Each record hash is SHA-256 of the canonical JSON — see "Record Hashing" section below for
the exact algorithm. Clients MUST canonicalize data (sort object keys recursively) before
hashing, or the server will reject the records.

Field reference:
- base_version: the semver string of the version you diffed against (e.g. "v1.2.0"). null for first push. Used for optimistic locking.
- schemas: per-type JSON Schema map. Required on every push.
- manifest: array of {id, type, hash} for every record in the new version.
- files: array of file hashes (SHA-256 hex strings) referenced by records.
- metadata: optional JSON object for version metadata (description, readme, license, etc.). Merged with previous version's metadata.
- message: human-readable commit message (optional).
- app_id: identifier for the pushing application (optional).
- actor_id: identifier for the user or process that triggered the push (optional).
- strip_unknown_fields: if true, records with fields not defined in the schema will have those fields silently stripped. Default: false (returns 422 with extra field list).

Response:
{
  "session_id": "uuid",
  "needed_records": ["def456..."],
  "needed_files": [],
  "total_records": 2,
  "total_files": 1,
  "already_have_records": 1,
  "already_have_files": 1
}

#### Step 4b: Send needed records
POST /api/collections/:owner/:slug/versions/negotiate/:sessionId/records
Content-Type: application/x-ndjson
Authorization: Bearer ul_<key>

{"id":"article-10","type":"Article","data":{"title":"Updated Title","body":"..."}}

Each line is one JSON record. Only send records whose hashes appear in needed_records.
Call this endpoint multiple times for large datasets (up to 10,000 records per batch).
If needed_records was empty, skip this step entirely.

Response:
{ "received": 1, "remaining": 0 }

When remaining reaches 0, all needed records have been received.

#### Step 4c: Commit
POST /api/collections/:owner/:slug/versions/negotiate/:sessionId/commit
Authorization: Bearer ul_<key>

No request body needed. The server validates all records against schemas, computes
version hashes, and creates the new immutable version.

Response (201):
{ "semver": "v1.3.0", "hash": "def456...", "recordCount": 2, "fileCount": 1 }

### Step 5: Handle errors

Conflict (409 — someone pushed while you were diffing):
{ "error": "Version conflict", "currentVersion": "v1.3.0", "statusCode": 409 }
→ Re-negotiate with the new base_version.

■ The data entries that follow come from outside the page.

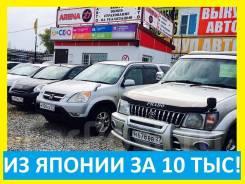 Доставка Авто из Японии с гарантией. Комиссия - 10.000 руб.! Звоните!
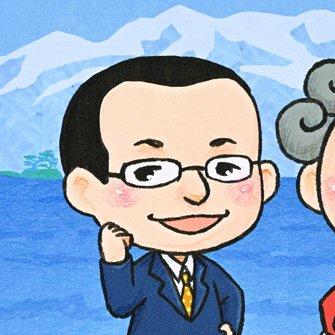ひかり☆氷見のITアドバイザー @AkiraKikuchi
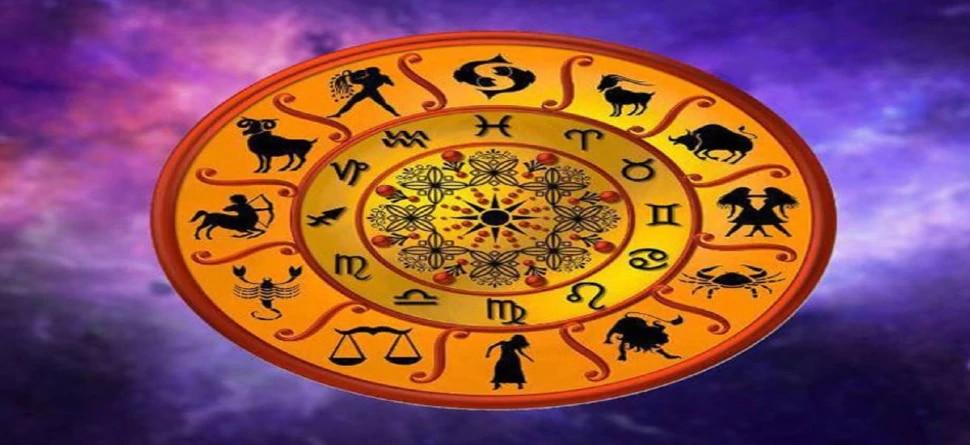 Horoscope Today: ଜାଣନ୍ତୁ କେଉଁ ରାଶିଙ୍କ ପାଇଁ ଶୁଭ ରହିବ ଶୁକ୍ରବାର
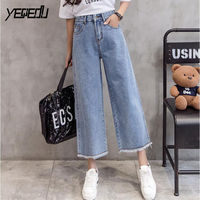 #6813 2019 Summer High Waist Korean Fashion Wide Leg jeans For Women Ankle length Loose Vintage Boyfriend Jeans Woman Distressed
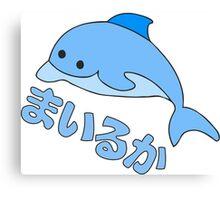 dolphin anime Canvas Print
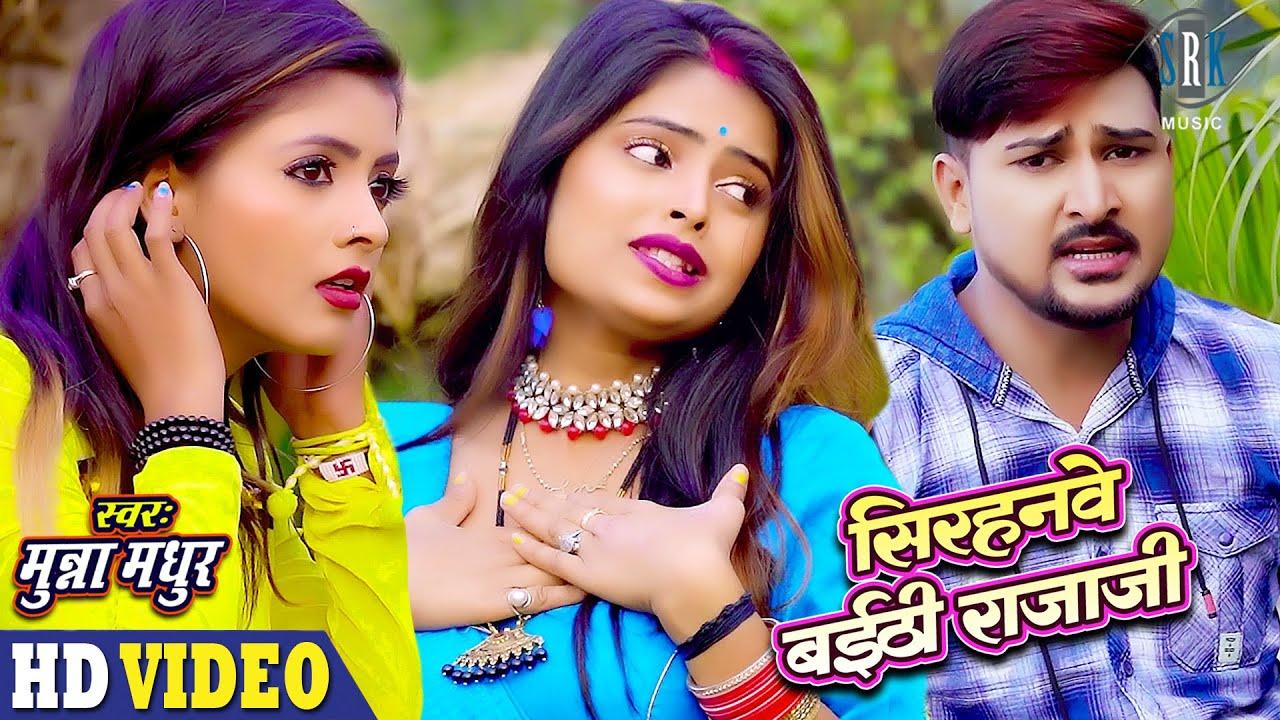 Sirhanave Baithi Rajaji | Munna Madhur | सिरहनवे बईठी राजाजी | Superhit Bhojpuri Song
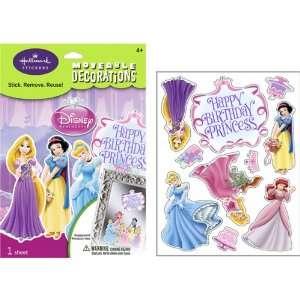 Lets Party By Hallmark Disney Princess Happy Birthday Princess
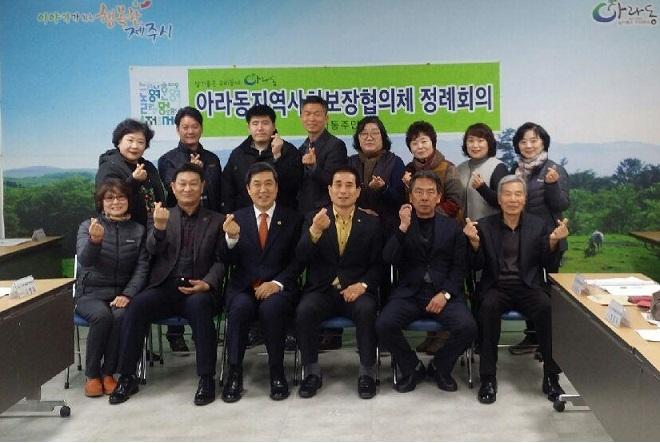 20190315 아라동지역사회보장협의체 정례회의 실시.jpg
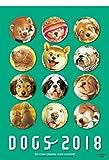 2018年 ビッグコミックオリジナル 村松誠 犬カレンダー (2018カレンダー)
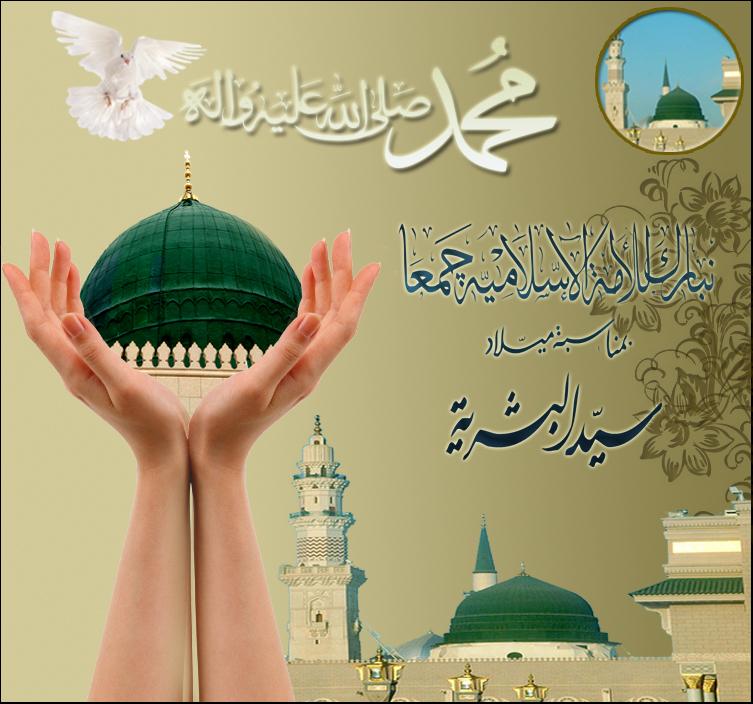 صوره صور مولد النبي , اعظم حدث فى التاريخ مولد سيدنا محمد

Missing records (400 — commit called before all records submitted):
{ "error": "Missing records", "missing_hashes": ["def456..."], "statusCode": 400 }
→ Send the remaining records via the /records endpoint, then retry commit.

Missing files (422 — records reference files not yet uploaded):
{ "error": "Missing files", "filesNeeded": ["sha256:abc..."], "statusCode": 422 }
→ Upload the listed files, then retry commit.

Extra fields (422 — records contain fields not in the schema):
{ "error": "Records contain fields not defined in schema", "extraFields": [...], "statusCode": 422 }
→ Either fix the records, or re-negotiate with "strip_unknown_fields": true.

Sessions expire after 10 minutes. If the session expires, re-negotiate.

### Session management
GET  /api/collections/:owner/:slug/versions/negotiate/:sessionId  → check session status
DELETE /api/collections/:owner/:slug/versions/negotiate/:sessionId → cancel session (204)

### First push (no existing versions)
Set base_version to null. Include all records in the manifest. Include schemas for all types.
The first version will be v1.0.0.

---

## Pagination (Records Endpoint)

The records endpoint uses cursor-based pagination for efficient traversal of large collections.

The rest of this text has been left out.